**TASK BRIEF**
Return only the lines of the data below from the line with "Rabbit in Sepia Tone." up to and including the line with "Danbo Ice Cubed.", exactly as written, with the pictures omitted.

**EXERCISE MATERIALS**
.....

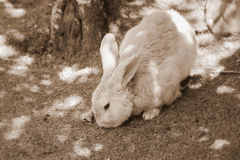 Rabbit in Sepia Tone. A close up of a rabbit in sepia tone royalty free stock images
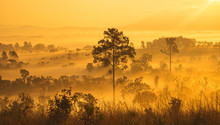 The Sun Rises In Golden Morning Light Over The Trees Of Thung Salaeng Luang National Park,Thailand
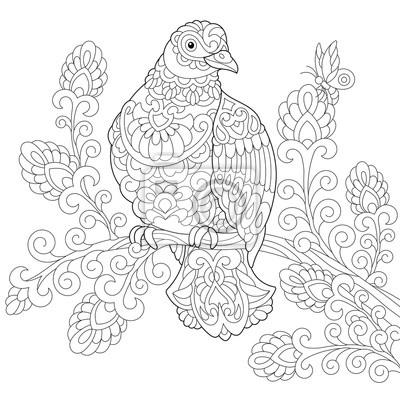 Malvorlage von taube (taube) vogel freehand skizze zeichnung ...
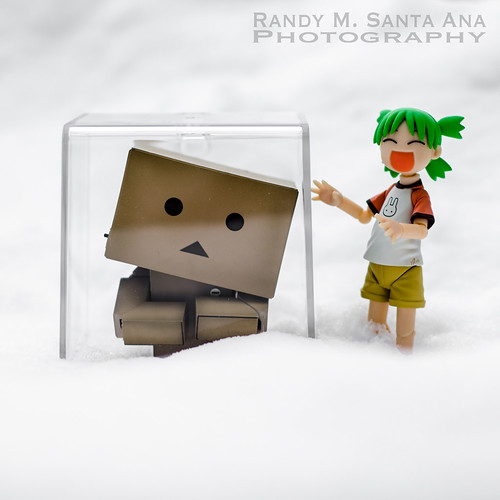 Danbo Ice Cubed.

.....

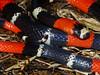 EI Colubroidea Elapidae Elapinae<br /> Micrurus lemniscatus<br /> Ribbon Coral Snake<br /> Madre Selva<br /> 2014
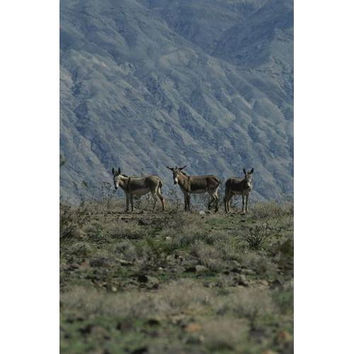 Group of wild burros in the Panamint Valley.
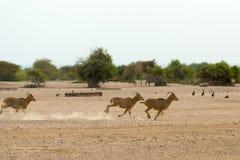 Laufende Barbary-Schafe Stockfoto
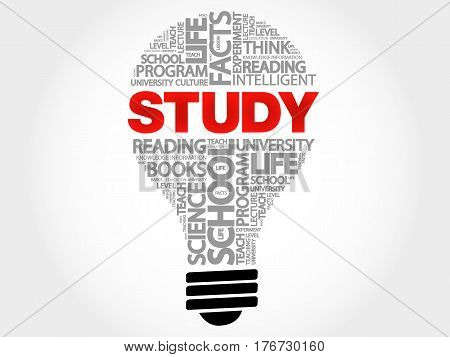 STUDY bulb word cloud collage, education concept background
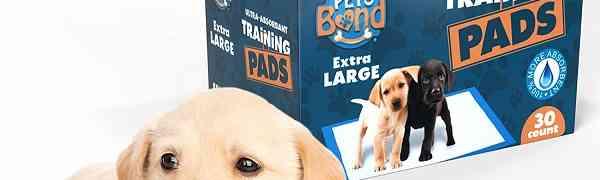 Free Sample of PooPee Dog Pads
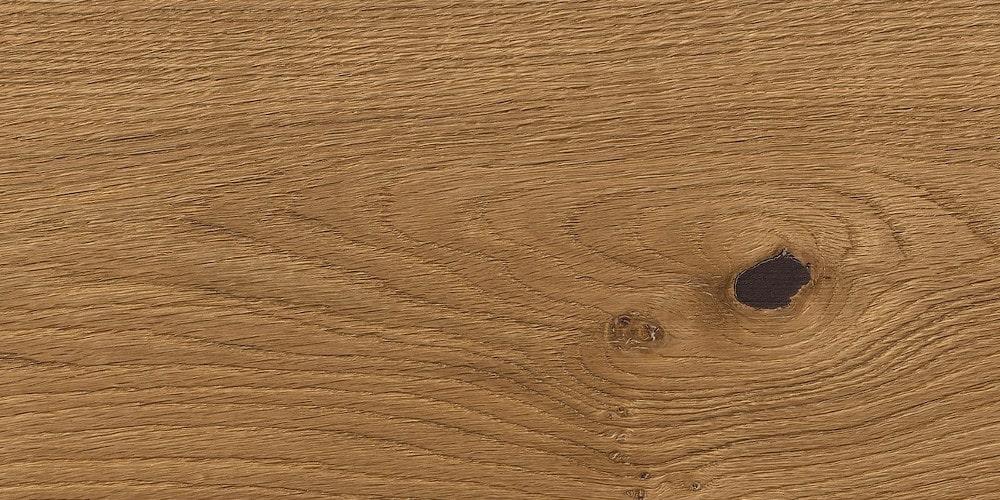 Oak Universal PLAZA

.....

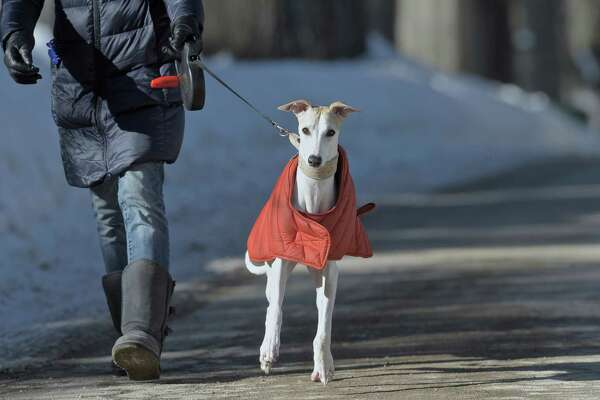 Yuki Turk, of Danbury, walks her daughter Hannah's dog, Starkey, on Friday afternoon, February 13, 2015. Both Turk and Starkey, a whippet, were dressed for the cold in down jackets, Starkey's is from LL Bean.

.....

**ANSWER TO THE PROBLEM**
 Rabbit in Sepia Tone. A close up of a rabbit in sepia tone royalty free stock images
 The Sun Rises In Golden Morning Light Over The Trees Of Thung Salaeng Luang National Park,Thailand
 Malvorlage von taube (taube) vogel freehand skizze zeichnung ...
 Danbo Ice Cubed.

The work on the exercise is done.